# Challenge:
Reproduce the lines below word for word, leaving out the pictures.

■ ■ ■ ■ ■

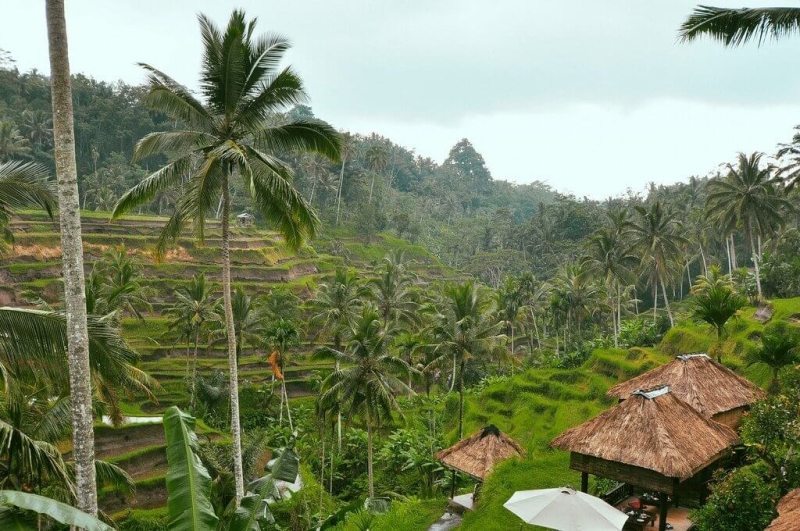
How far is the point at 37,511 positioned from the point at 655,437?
40.8 feet

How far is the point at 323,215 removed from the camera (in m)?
81.3

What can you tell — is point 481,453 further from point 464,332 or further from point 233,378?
point 233,378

■ ■ ■ ■ ■

# Solution below:
How far is the point at 37,511 positioned from the point at 655,437?
40.8 feet

How far is the point at 323,215 removed from the camera (in m)?
81.3

What can you tell — is point 481,453 further from point 464,332 or further from point 233,378?
point 233,378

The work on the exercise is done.